• **EXERCISE BRIEF**:
Copy the following lines word for word, keeping every one of them in the order given.

# START OF SUPPLIED RECORDS

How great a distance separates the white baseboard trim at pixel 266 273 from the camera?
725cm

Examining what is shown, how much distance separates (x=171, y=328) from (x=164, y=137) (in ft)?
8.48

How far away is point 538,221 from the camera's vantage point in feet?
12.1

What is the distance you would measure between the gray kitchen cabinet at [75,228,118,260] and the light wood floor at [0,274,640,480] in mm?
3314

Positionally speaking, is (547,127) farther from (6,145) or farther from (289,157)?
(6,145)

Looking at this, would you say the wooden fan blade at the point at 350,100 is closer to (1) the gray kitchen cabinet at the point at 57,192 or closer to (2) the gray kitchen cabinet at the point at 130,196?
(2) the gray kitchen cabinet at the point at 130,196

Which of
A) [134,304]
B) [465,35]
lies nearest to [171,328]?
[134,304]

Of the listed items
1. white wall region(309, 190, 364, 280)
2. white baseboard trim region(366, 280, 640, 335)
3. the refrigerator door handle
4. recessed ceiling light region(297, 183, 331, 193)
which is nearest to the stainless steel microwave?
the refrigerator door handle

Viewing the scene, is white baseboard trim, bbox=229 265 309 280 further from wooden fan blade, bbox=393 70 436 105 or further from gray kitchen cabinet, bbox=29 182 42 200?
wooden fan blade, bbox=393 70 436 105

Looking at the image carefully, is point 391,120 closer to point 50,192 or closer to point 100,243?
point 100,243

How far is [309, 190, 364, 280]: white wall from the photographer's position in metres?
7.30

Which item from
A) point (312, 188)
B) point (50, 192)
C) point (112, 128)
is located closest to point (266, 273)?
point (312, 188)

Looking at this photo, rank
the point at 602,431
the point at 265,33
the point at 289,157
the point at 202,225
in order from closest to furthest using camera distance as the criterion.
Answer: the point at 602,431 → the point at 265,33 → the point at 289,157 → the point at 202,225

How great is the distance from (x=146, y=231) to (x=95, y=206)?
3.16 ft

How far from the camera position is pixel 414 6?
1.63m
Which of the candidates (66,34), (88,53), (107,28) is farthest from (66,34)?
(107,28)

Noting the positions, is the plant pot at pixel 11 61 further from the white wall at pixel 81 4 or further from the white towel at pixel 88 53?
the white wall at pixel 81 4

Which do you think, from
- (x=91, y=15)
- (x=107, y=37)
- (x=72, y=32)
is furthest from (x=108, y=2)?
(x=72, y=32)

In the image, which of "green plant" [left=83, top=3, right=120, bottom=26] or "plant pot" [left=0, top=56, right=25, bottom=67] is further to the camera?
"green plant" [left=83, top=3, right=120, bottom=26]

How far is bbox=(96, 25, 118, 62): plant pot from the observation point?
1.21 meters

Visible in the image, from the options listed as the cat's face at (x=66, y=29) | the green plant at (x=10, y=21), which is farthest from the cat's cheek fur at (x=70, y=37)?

# END OF SUPPLIED RECORDS

• **RESULT**:
How great a distance separates the white baseboard trim at pixel 266 273 from the camera?
725cm

Examining what is shown, how much distance separates (x=171, y=328) from (x=164, y=137) (in ft)?
8.48

How far away is point 538,221 from the camera's vantage point in feet?
12.1

What is the distance you would measure between the gray kitchen cabinet at [75,228,118,260] and the light wood floor at [0,274,640,480] in mm?
3314

Positionally speaking, is (547,127) farther from (6,145) or farther from (289,157)?
(6,145)

Looking at this, would you say the wooden fan blade at the point at 350,100 is closer to (1) the gray kitchen cabinet at the point at 57,192 or closer to (2) the gray kitchen cabinet at the point at 130,196?
(2) the gray kitchen cabinet at the point at 130,196

Which of
A) [134,304]
B) [465,35]
lies nearest to [171,328]?
[134,304]

Of the listed items
1. white wall region(309, 190, 364, 280)
2. white baseboard trim region(366, 280, 640, 335)
3. the refrigerator door handle
4. recessed ceiling light region(297, 183, 331, 193)
which is nearest to the stainless steel microwave?
the refrigerator door handle

Viewing the scene, is white baseboard trim, bbox=229 265 309 280 further from wooden fan blade, bbox=393 70 436 105 or further from gray kitchen cabinet, bbox=29 182 42 200?
wooden fan blade, bbox=393 70 436 105

Looking at the image carefully, is point 391,120 closer to point 50,192 or closer to point 100,243?
point 100,243

How far is [309, 190, 364, 280]: white wall from the photographer's position in metres?
7.30

Which item from
A) point (312, 188)
B) point (50, 192)
C) point (112, 128)
is located closest to point (266, 273)?
point (312, 188)

Looking at this photo, rank
the point at 602,431
the point at 265,33
the point at 289,157
the point at 202,225
in order from closest to furthest using camera distance as the criterion.
Answer: the point at 602,431 → the point at 265,33 → the point at 289,157 → the point at 202,225

How great is the distance from (x=146, y=231) to (x=95, y=206)?
3.16 ft

How far from the camera position is pixel 414 6?
1.63m
Which of the candidates (66,34), (88,53), (107,28) is farthest from (66,34)?
(107,28)

Noting the positions, is the plant pot at pixel 11 61 further from the white wall at pixel 81 4 or further from the white towel at pixel 88 53?
the white wall at pixel 81 4

Which do you think, from
- (x=91, y=15)
- (x=107, y=37)
- (x=72, y=32)
is furthest from (x=108, y=2)?
(x=72, y=32)

In the image, which of "green plant" [left=83, top=3, right=120, bottom=26] or "plant pot" [left=0, top=56, right=25, bottom=67] is further to the camera?
"green plant" [left=83, top=3, right=120, bottom=26]

How far is bbox=(96, 25, 118, 62): plant pot from the observation point?
1.21 meters

Visible in the image, from the options listed as the cat's face at (x=66, y=29) | the green plant at (x=10, y=21), which is farthest from the cat's cheek fur at (x=70, y=37)?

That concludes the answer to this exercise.